**WHAT YOU HAVE TO DO**
Among the records below, how many lines contain "performed"? State the number and nothing more.

*** Opening of INPUT DATA ***

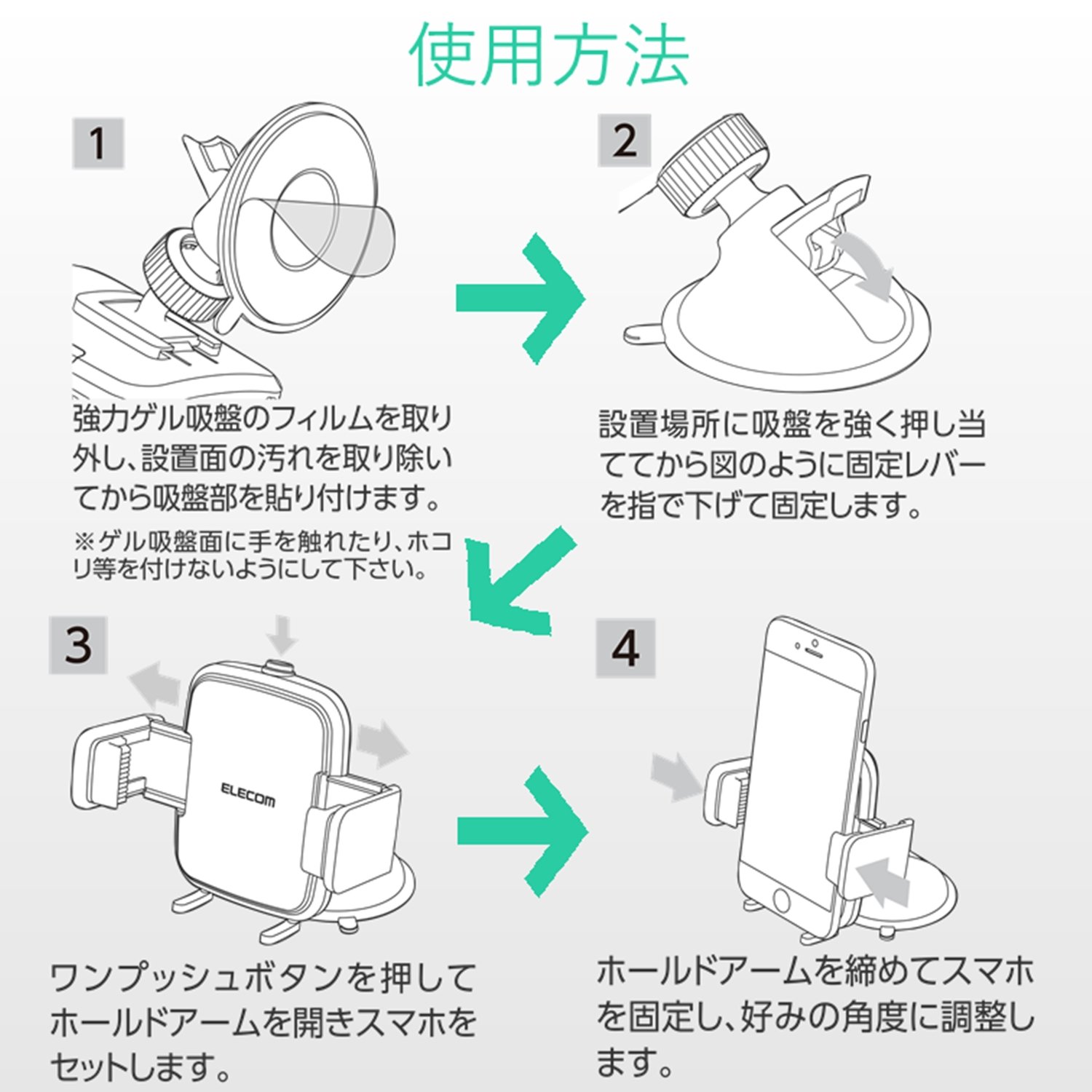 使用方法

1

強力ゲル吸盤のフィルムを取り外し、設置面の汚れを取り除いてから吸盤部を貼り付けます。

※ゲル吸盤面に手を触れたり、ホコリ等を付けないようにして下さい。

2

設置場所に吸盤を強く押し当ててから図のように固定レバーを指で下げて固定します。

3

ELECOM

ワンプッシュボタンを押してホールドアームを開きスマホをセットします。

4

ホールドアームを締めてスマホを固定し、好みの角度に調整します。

*** Close of INPUT DATA ***
*** Opening of INPUT DATA ***

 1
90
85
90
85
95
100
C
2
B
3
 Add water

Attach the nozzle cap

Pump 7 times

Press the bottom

*** Close of INPUT DATA ***
*** Opening of INPUT DATA ***

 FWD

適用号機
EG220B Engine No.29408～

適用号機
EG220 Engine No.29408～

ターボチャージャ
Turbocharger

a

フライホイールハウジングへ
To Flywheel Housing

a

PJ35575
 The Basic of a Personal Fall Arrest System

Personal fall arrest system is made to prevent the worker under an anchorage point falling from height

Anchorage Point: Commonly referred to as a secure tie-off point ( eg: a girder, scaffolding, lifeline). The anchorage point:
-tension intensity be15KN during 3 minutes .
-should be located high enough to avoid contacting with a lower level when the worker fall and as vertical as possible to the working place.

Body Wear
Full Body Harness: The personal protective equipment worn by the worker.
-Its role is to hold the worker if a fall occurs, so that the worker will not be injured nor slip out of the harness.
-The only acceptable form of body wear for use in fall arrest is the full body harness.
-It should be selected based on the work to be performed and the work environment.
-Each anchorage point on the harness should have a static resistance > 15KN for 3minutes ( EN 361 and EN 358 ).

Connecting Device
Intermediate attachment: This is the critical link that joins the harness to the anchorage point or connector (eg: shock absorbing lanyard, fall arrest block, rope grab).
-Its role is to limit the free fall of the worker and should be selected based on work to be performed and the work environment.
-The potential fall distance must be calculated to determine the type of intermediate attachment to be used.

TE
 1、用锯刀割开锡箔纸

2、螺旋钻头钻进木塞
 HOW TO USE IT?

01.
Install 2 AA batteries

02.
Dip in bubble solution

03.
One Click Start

*** Close of INPUT DATA ***

**EXERCISE RESULT**
2